_SOURCE EXTRACT_:
It's parallel distributed make. And people come to us all the time and say, people still use make, I'm like, yeah, things that have been around for 40 years are generally pretty fucking useful, right? <laugh>, they're the things that are not useful, they tend to go away after a year or two, like bad restaurants and, and and so on. So I, so I always find it kind of amusing that it's, you know, it's really about can, if I can treat it as just another thing that I deploy to from the, from the orchestration and automation perspective that, you know, that's the hat I wear, then I don't care. You know? And, and neither really should anybody else Now licensing costs and training and, and, and quite frankly, I mean, you know, yes there are, you know, modern languages and those kinds of things, but getting a, and I'm gonna be grossly generalistic here, but getting a millennial to go sit down and write software for, for a, for a a mainframe is, you're gonna have to tie him down a little bit and convince 'em that it's fun, you know? Um, we'll, we'll come back to that one. Yeah, I think REO wants to jump in here for a moment.

00:10:10

Yeah, I mean, what we are seeing and tell me, uh, if, if that's the case for you too, but it's, it's about the consolidation of the, the staff, right? And of the tooling. So, uh, if you look at hyperconverged infrastructure, which has, I don't know, 20, 25%, uh, uh, market share, and then you have your server platforms, uh, you want to probably reduce, uh, the tooling that you also then use and the expertise that you need and the support for the mainframe, right? And, uh, that's, that's what we are seeing. And when you look at the show flow, it's actually quite interesting. They have very nice new IDE for a mainframe where you can debug in real time and you see dependency mapping variables. Everything looks super cool and you can turn them into ma into, um, into microservices, right? Where you can get a restful API in front of it. But I, I, I need to, I need to really ask, I don't have that knowledge. Can the same administrators then, uh, the same developers and the same administrators who would run, uh, uh, no Gs or any of those tools, uh, can they run them on the mainframe as well as they can run them on distributed? Or do you need a separate group of people to do that?

00:11:12

So most of the tools and such can use the same people, same tool. So if it's node, it's node, it's the same tools. If it's, so those are the same kinds of things. If it's Linux, then it's Linux is, Linux is Linux and it doesn't matter for ZOS, you still need some number of ZOS system programmers. Today though, most of the data can be fed through common data provider to Splunk to, so take your choice. You can use modern tools as well. In the end, you'll need a few system programmers, but I can be, based on what I've seen in the world, the number of system programmers required for a mainframe that does billions of transactions is significantly lower than the number of system programmers you probably have to maintain your Windows or docker or anything else. So the, you need very few. You still need a few. We haven't gotten all of the tools down to zero as in different, but most of the tools are the same. Most of the skills are the same that you need in this environment. So it's, it's not that different. There are some kicks, system programmer, IMS, some of those, but mostly it's very few.

00:12:25

Okay. Um, so the, uh, I used to work at a company that you may have heard of that does search. I won't name them, but my first experience, not, not Yahoo. My first experience there was I walked around, I walked in and I looked around and I thought, can a shoe polish? Anybody, anybody ever walk on a raised floor? And I have a question. Yes.

_DIRECTIVE A_: In the mainframe discussion transcript, rewrite the passage that begins at the words "Okay. Um, so" and ends after "a question. Yes.", putting "tiled floor" in place of "raised floor".
_DIRECTIVE B_: In the mainframe discussion transcript, how long does the first speaker say make has been around?
_DIRECTIVE C_: Continue the mainframe discussion transcript after its final sentence.

_RECORDED INFORMATION_:
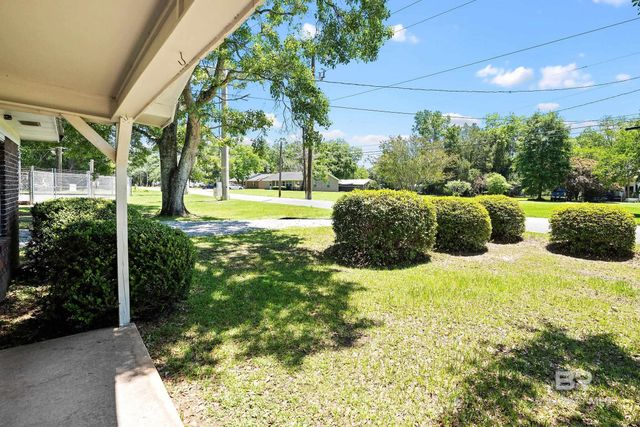 206 W Magnolia Street, Bay Minette, AL 36507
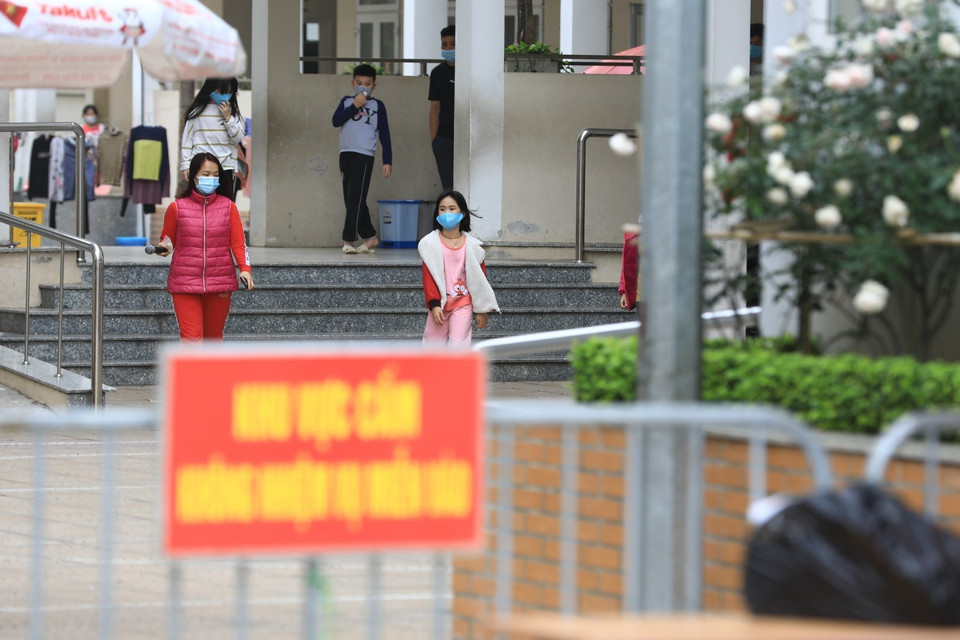 Những hình ảnh bên trong khu cách ly tập trung trường Tiểu học Xuân Phương. (Ảnh: Thành Đạt/TTXVN)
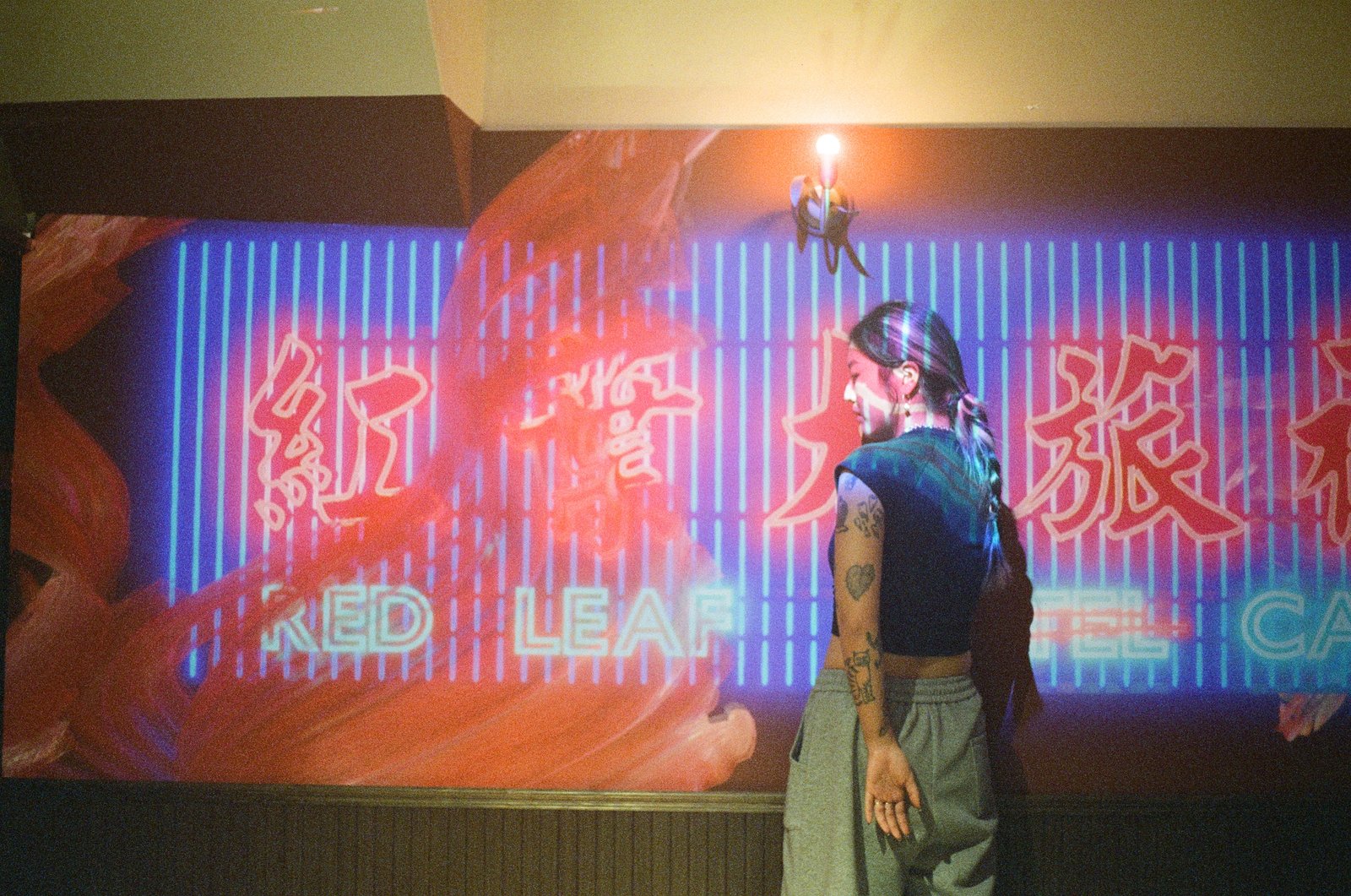 霓虹燈下的兩位參與者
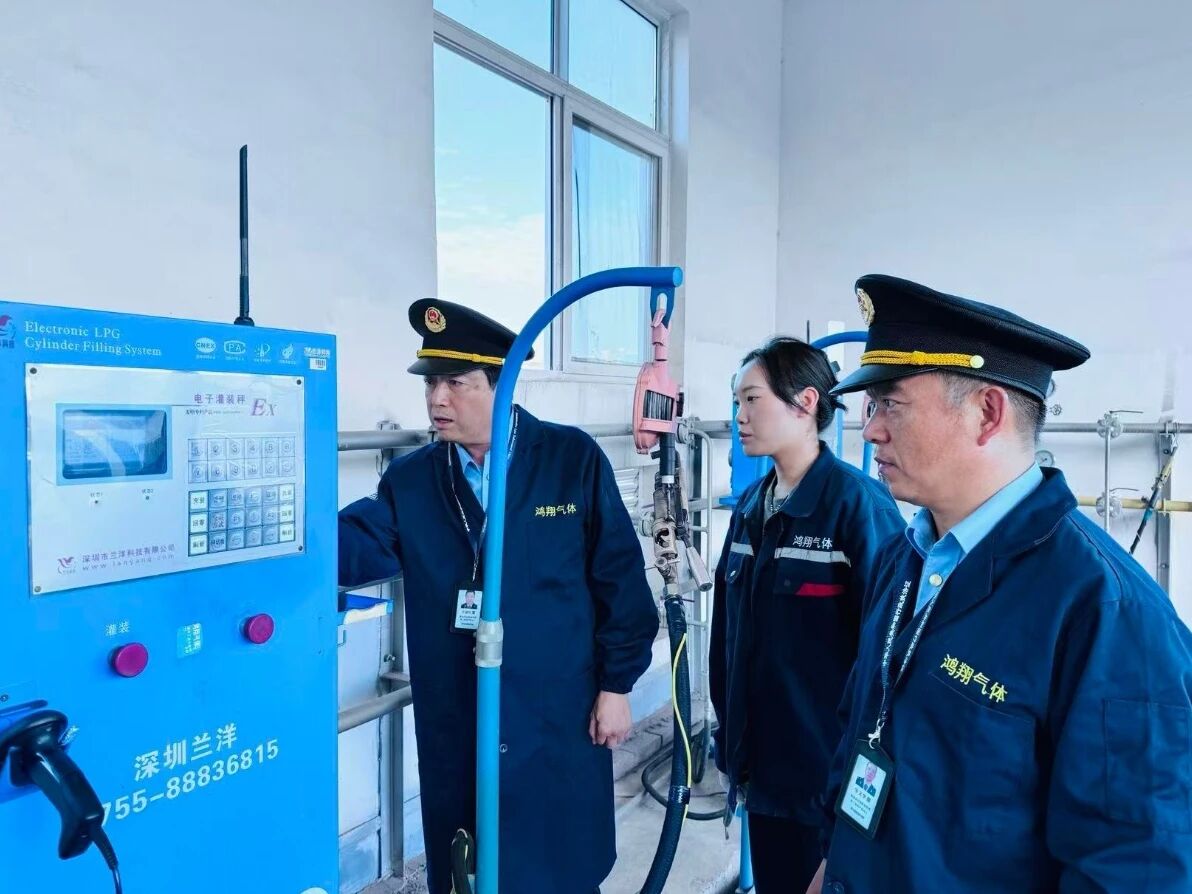 “双节”期间河南市场监管全力守护民生（一）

_RESPONSE AREA A_:
Okay. Um, so the, uh, I used to work at a company that you may have heard of that does search. I won't name them, but my first experience, not, not Yahoo. My first experience there was I walked around, I walked in and I looked around and I thought, can a shoe polish? Anybody, anybody ever walk on a tiled floor? And I have a question. Yes.

_RESPONSE AREA B_: About 40 years.

_RESPONSE AREA C_:
00:12:49

Okay. Uh, I, I worked in the financial markets for more than 20 years and I saw many, many guys, uh, breaking the face, trying to downsize from the mainframe, the core systems. Uh, but looking for develops and looking for the future, uh, I have some doubts like, uh, the cost of the, the license, et cetera. And, uh, if you have, uh, some experience to create some, uh, more environments like development, qa, uh, put the shift to left practice of pilot and uh, how do you can make a, a blue green deployment to, to, to reduce the downtime in the deployment. This is my, my big doctor about mainframe and develop. I don't know if it, it's clear.

00:13:45

Okay. Alright. So,

00:13:46

So let me, let me start with the last,

00:13:48

Lemme lemme repeat what I think the question is so that everybody could hear. Um, the, so you've seen a lot of people try and fail at getting off the mainframe and that one thing that, uh, a component that would be critical for you is bluegreen deployment capabilities. Is that, that, okay. Green deployment

00:14:07

Capabilities and the shift to left the process from QA and,

00:14:11

And the, and user

00:14:12

Acceptance.

00:14:13

Okay. And using and shifting everything left as much as you can. Right. Okay. Alright. So, so

00:14:18

The couple of things. One, the mainframe has been designed for, I don't know how many years to be 100% available. So VisaNet has been up for, oh, I don't know how many years, but it's more than 12 and it's never been down. So there's nothing about Z that says you have to come down to do an update. Uh, you can roll the system, you can keep everything up and running. So that's not an issue. It might be an application problem. It's probably more likely a deployment problem or a historical problem. We always IPL on X date, so we're gonna do it. There's no reason for any of that. You can stay up first. Second, the Z is just another environment. You can create baby Z environments just as easily as I can create other systems. In fact, you can run ZOS in Intel Linux. We have technology that allows you to do that.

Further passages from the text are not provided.